TASK ITEM >>
Give back, word for word, only the lines from the opening of the records through the one with "03 Jan 2017". Pictures stay out.

=== Section Start ===

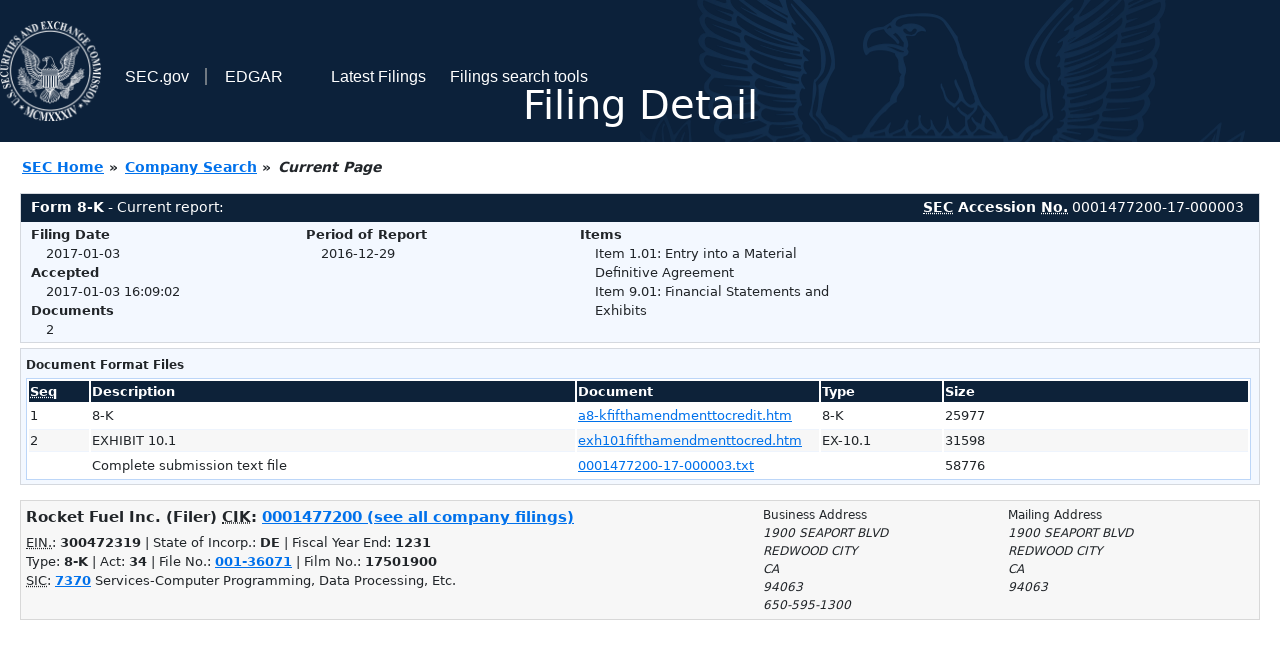

--- FILE ---
content_type: text/html
request_url: https://www.sec.gov/Archives/edgar/data/1477200/000147720017000003/0001477200-17-000003-index.html
body_size: 2437
content:
<!DOCTYPE HTML PUBLIC "-//W3C//DTD HTML 4.01 Transitional//EN" "http://www.w3.org/TR/html4/loose.dtd">
<html xmlns="http://www.w3.org/1999/xhtml">
<head>
<meta http-equiv="Content-Type" content="text/html; charset=utf-8" />
<meta http-equiv="Last-Modified" content="Tue, 03 Jan 2017 21:09:02 GMT" />
<title>EDGAR Filing Documents for 0001477200-17-000003</title>
<link  rel="stylesheet" href="/edgar/search/global/css/bootstrap/bootstrap.min.css" type="text/css" />
<link rel="stylesheet" type="text/css" href="/include/interactive2.css" />
</head>
<body style="margin: 0; font-size: 16px; ">
<!-- SEC Web Analytics - For information please visit: https://www.sec.gov/privacy.htm#collectedinfo -->
<noscript><iframe src="//www.googletagmanager.com/ns.html?id=GTM-TD3BKV"
height="0" width="0" style="display:none;visibility:hidden"></iframe></noscript>
<script>(function(w,d,s,l,i){w[l]=w[l]||[];w[l].push({'gtm.start':
new Date().getTime(),event:'gtm.js'});var f=d.getElementsByTagName(s)[0],
j=d.createElement(s),dl=l!='dataLayer'?'&l='+l:'';j.async=true;j.src=
'//www.googletagmanager.com/gtm.js?id='+i+dl;f.parentNode.insertBefore(j,f);
})(window,document,'script','dataLayer','GTM-TD3BKV');</script>
<!-- End SEC Web Analytics -->
<noscript><div style="color:red; font-weight:bold; text-align:center;">This page uses Javascript. Your browser either doesn't support Javascript or you have it turned off. To see this page as it is meant to appear please use a Javascript enabled browser.</div></noscript>
<!-- BEGIN BANNER -->
<div  id="header" style="text-align: center;">
   <nav id="main-navbar" class="navbar navbar-expand">
      <ul class="navbar-nav">
         <li class="nav-item">
            <a class="nav__sec_link" href="https://www.sec.gov">
               <img src="/edgar/search/images/edgar-logo-2x.png" alt="" style="height:6.25rem">
            </a>
         </li>
         <li class="nav-item">
            <a class="nav__sec_link" href="https://www.sec.gov">
               <span class="link-text d-inline">SEC.gov</span>
            </a>
         </li>
         <li class="nav-item">
            <a class="nav__link" href="//www.sec.gov/submit-filings/about-edgar" id="edgar-short-form"><span class="link-text">EDGAR</span></a>
         </li>
      </ul>

      <ul class="navbar-nav ml-auto">
         <li class="nav-item">
			<a href="/cgi-bin/browse-edgar?action=getcurrent" class="nav__link">Latest Filings</a> 
         </li>
         <li class="nav-item">
            <a href="https://www.sec.gov/edgar/search-and-access" class="nav__link">Filings search tools</a>
         </li>
      </ul>
   </nav>
   <div style="position: absolute;width: 100%;"> <h1 style="position: relative;top: -60px;">Filing Detail</h1></div>
</div>
<!-- END BANNER -->


<!-- BEGIN BREADCRUMBS -->
<div id="breadCrumbs">
   <ul>
      <li><a href="/index.htm">SEC Home</a> &#187;</li>
      <li><a href="/edgar/searchedgar/companysearch.html">Company Search</a> &#187;</li>
      <li class="last">Current Page</li>
   </ul>
</div>
<!-- END BREADCRUMBS -->

<div id="contentDiv">
<!-- START FILING DIV -->
<div class="formDiv">
   <div id="formHeader">
      <div id="formName">
         <strong>Form 8-K</strong> - Current report: 
      </div>
      <div id="secNum">
         <strong><acronym title="Securities and Exchange Commission">SEC</acronym> Accession <acronym title="Number">No.</acronym></strong> 0001477200-17-000003
      </div>
   </div>
   <div class="formContent">
   
      <div class="formGrouping">
         <div class="infoHead">Filing Date</div>
         <div class="info">2017-01-03</div>
         <div class="infoHead">Accepted</div>
         <div class="info">2017-01-03 16:09:02</div>
         <div class="infoHead">Documents</div>
         <div class="info">2</div>
      </div>
      <div class="formGrouping">
         <div class="infoHead">Period of Report</div>
         <div class="info">2016-12-29</div>
      </div>
      <div class="formGrouping">
         <div class="infoHead">Items</div>
         <div class="info">Item 1.01: Entry into a Material Definitive Agreement<br />Item 9.01: Financial Statements and Exhibits<br /></div>
      </div>
      <div style="clear:both"></div>
<!-- END FILING DIV -->
<!-- START DOCUMENT DIV -->
  </div>
    </div>
<div class="formDiv">
   <div style="padding: 0px 0px 4px 0px; font-size: 12px; margin: 0px 2px 0px 5px; width: 100%; overflow:hidden">
      <p>Document Format Files</p>
      <table class="tableFile" summary="Document Format Files">
         <tr>
            <th scope="col" style="width: 5%;"><acronym title="Sequence Number">Seq</acronym></th>
            <th scope="col" style="width: 40%;">Description</th>
            <th scope="col" style="width: 20%;">Document</th>
            <th scope="col" style="width: 10%;">Type</th>
            <th scope="col">Size</th>
         </tr>
         <tr>
            <td scope="row">1</td>
            <td scope="row">8-K</td>
            <td scope="row"><a href="/Archives/edgar/data/1477200/000147720017000003/a8-kfifthamendmenttocredit.htm">a8-kfifthamendmenttocredit.htm</a></td>
            <td scope="row">8-K</td>
            <td scope="row">25977</td>
         </tr>
         <tr class="evenRow">
            <td scope="row">2</td>
            <td scope="row">EXHIBIT 10.1</td>
            <td scope="row"><a href="/Archives/edgar/data/1477200/000147720017000003/exh101fifthamendmenttocred.htm">exh101fifthamendmenttocred.htm</a></td>
            <td scope="row">EX-10.1</td>
            <td scope="row">31598</td>
         </tr>
         <tr>
            <td scope="row">&nbsp;</td>
            <td scope="row">Complete submission text file</td>
            <td scope="row"><a href="/Archives/edgar/data/1477200/000147720017000003/0001477200-17-000003.txt">0001477200-17-000003.txt</a></td>
            <td scope="row">&nbsp;</td>
            <td scope="row">58776</td>
         </tr>
      </table>	
   </div>
</div>
<!-- END DOCUMENT DIV -->
<!-- START FILER DIV -->
<div class="filerDiv">
   <div class="mailer">Mailing Address
      <span class="mailerAddress">1900 SEAPORT BLVD</span>
      <span class="mailerAddress">
REDWOOD CITY       <span class="mailerAddress">CA</span>
94063      </span>
   </div>
   <div class="mailer">Business Address
      <span class="mailerAddress">1900 SEAPORT BLVD</span>
      <span class="mailerAddress">
REDWOOD CITY       <span class="mailerAddress">CA</span>
94063      </span>
      <span class="mailerAddress">650-595-1300</span>
   </div>
<div class="companyInfo">
  <span class="companyName">Rocket Fuel Inc. (Filer)
 <acronym title="Central Index Key">CIK</acronym>: <a href="/cgi-bin/browse-edgar?CIK=0001477200&amp;action=getcompany">0001477200 (see all company filings)</a></span>
<p class="identInfo"><acronym title="Internal Revenue Service Number">EIN.</acronym>: <strong>300472319</strong> | State of Incorp.: <strong>DE</strong> | Fiscal Year End: <strong>1231</strong><br />Type: <strong>8-K</strong> | Act: <strong>34</strong> | File No.: <a href="/cgi-bin/browse-edgar?filenum=001-36071&amp;action=getcompany"><strong>001-36071</strong></a> | Film No.: <strong>17501900</strong><br /><acronym title="Standard Industrial Code">SIC</acronym>: <b><a href="/cgi-bin/browse-edgar?action=getcompany&amp;SIC=7370&amp;owner=include">7370</a></b> Services-Computer Programming, Data Processing, Etc.</p>
</div>
<div class="clear"></div>
</div>
<!-- END FILER DIV -->
</div>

=== Section End ===

EXERCISE OUTPUT >>
--- FILE ---
content_type: text/html
request_url: https://www.sec.gov/Archives/edgar/data/1477200/000147720017000003/0001477200-17-000003-index.html
body_size: 2437
content:
<!DOCTYPE HTML PUBLIC "-//W3C//DTD HTML 4.01 Transitional//EN" "http://www.w3.org/TR/html4/loose.dtd">
<html xmlns="http://www.w3.org/1999/xhtml">
<head>
<meta http-equiv="Content-Type" content="text/html; charset=utf-8" />
<meta http-equiv="Last-Modified" content="Tue, 03 Jan 2017 21:09:02 GMT" />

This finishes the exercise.